Known Cancer Gene Annotation
knownCancer¶
Short description¶
Annotates mutations with COSMIC and OncoKB cancer-related annotations to identify known cancer genes.
Signature¶
def knownCancer(self, annotation_table, output_path=None, compress_output=True, join_column="Hugo_Symbol", oncokb_table=None, in_place=False):
Parameters¶
| Parameter | Type | Required | Description |
|---|---|---|---|
annotation_table |
str | Path |
Yes | Path to the COSMIC annotation table (.tsv or .tsv.gz format). |
output_path |
str | Path |
No | Output file path.
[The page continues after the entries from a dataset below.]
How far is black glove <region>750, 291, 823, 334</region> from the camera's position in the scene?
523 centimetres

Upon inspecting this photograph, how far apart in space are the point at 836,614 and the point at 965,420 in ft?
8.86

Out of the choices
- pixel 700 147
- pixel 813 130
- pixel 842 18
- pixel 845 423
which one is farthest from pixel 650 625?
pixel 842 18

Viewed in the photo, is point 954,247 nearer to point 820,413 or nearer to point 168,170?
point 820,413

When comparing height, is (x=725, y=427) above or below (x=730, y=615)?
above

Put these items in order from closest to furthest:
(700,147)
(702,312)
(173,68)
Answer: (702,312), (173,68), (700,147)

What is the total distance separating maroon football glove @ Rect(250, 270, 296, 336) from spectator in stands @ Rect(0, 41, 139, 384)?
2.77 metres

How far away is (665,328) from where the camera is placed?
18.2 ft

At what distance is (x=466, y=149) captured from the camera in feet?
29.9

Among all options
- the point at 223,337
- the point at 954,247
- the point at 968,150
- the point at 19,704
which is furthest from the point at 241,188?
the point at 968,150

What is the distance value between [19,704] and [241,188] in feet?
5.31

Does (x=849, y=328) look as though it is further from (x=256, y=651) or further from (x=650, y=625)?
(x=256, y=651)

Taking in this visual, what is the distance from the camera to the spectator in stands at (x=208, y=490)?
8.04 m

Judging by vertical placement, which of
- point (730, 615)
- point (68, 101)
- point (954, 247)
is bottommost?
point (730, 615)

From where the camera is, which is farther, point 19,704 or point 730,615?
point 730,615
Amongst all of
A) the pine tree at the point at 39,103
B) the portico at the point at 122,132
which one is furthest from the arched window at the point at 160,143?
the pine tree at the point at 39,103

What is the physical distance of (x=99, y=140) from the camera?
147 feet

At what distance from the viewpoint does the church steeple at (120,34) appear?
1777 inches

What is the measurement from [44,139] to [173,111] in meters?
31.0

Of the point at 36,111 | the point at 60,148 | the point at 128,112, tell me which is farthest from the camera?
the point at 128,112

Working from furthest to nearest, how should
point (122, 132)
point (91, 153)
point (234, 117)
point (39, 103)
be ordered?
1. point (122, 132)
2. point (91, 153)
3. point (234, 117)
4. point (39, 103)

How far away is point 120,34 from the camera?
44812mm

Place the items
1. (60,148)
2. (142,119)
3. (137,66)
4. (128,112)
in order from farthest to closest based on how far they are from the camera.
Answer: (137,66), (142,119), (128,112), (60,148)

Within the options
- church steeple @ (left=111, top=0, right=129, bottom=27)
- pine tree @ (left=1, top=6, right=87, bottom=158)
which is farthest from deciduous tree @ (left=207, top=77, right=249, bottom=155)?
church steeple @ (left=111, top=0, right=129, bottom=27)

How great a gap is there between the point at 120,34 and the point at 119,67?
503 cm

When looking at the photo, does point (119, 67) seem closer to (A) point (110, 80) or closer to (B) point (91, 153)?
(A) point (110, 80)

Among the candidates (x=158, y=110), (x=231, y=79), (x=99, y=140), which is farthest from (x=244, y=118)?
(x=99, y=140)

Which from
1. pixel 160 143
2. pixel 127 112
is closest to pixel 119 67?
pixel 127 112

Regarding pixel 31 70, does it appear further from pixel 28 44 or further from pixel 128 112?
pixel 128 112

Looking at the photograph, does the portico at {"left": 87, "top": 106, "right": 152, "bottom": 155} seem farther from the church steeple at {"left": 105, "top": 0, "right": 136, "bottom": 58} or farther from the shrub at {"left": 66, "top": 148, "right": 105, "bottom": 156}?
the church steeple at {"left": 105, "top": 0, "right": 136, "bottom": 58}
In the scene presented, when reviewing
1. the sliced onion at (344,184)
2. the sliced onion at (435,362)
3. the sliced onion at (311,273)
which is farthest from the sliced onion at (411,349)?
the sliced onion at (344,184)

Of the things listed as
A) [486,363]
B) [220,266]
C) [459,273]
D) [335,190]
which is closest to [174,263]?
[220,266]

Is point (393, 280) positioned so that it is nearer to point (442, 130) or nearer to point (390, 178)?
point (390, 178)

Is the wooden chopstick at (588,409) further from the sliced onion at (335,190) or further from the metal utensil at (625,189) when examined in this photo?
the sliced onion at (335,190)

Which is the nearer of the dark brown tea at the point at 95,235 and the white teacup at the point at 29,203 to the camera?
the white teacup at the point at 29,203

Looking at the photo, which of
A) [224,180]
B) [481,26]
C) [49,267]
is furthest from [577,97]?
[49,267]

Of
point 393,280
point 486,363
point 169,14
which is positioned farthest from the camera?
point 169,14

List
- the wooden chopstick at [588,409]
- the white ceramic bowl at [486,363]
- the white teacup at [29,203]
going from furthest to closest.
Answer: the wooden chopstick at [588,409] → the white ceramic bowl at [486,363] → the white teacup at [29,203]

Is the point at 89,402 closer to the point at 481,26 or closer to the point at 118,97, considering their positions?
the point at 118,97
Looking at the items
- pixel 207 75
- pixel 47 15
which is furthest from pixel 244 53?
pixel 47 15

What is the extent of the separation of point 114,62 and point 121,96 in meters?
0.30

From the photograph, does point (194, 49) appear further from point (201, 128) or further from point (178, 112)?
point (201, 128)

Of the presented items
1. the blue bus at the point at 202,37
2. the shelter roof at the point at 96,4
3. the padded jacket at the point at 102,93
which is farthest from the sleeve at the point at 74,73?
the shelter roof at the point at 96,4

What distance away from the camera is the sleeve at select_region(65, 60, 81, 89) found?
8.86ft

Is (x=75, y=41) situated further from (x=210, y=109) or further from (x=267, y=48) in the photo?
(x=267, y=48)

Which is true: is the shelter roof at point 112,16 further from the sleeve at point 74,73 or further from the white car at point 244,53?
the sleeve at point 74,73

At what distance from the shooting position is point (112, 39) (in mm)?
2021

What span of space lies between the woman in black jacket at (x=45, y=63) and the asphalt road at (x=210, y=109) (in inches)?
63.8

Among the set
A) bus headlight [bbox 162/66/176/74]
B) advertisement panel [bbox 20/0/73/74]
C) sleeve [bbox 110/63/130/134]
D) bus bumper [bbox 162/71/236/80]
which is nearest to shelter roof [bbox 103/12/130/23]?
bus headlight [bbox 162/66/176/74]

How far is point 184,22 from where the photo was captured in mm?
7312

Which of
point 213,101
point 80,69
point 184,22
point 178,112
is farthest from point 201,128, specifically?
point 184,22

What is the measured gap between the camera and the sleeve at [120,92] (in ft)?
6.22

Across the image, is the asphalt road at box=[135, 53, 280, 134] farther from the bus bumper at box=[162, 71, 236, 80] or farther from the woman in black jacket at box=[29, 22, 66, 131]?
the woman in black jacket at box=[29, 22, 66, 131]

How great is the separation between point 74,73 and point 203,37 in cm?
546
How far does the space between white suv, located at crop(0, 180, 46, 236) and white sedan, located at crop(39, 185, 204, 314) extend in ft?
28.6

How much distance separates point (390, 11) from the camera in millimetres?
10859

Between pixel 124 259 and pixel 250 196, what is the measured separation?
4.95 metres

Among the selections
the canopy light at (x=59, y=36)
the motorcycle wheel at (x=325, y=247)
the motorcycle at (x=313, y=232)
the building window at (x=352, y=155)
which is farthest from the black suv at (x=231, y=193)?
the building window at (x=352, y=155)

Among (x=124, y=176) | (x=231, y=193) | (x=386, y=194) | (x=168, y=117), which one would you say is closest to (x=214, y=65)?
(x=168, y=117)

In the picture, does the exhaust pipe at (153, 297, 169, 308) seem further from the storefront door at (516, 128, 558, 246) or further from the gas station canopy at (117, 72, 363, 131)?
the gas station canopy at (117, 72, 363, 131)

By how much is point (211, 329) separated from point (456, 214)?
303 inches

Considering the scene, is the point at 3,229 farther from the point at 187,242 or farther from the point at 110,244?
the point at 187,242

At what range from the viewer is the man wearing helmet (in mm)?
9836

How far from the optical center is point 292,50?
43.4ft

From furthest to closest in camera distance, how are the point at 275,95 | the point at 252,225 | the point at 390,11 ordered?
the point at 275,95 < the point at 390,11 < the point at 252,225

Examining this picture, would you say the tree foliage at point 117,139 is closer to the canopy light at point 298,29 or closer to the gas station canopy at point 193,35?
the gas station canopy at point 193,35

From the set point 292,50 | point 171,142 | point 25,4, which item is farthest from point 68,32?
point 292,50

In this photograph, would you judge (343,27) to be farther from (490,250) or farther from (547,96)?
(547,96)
If not provided, saves with default naming convention. |
compress_output |
bool |
No | Whether to compress the output file with gzip (default: True). |
join_column |
str |
No | Column name to use for joining (default: "Hugo_Symbol"). |
oncokb_table |
str | Path |
No | Path to the OncoKB cancer gene list table (.tsv). Adds OncoKB annotations if provided. |
in_place |
bool |
No | If True, replaces self.data with annotated data. If False, returns annotated DataFrame (default: False). |
Return value¶
Returns pd.DataFrame if in_place=False, containing the annotated mutation data with cancer gene annotations. Returns None if in_place=True and updates self.data directly.
Exceptions¶
List only those the user should handle:
FileNotFoundError: if annotation files don't exist.ValueError: if join column is not found in DataFrame.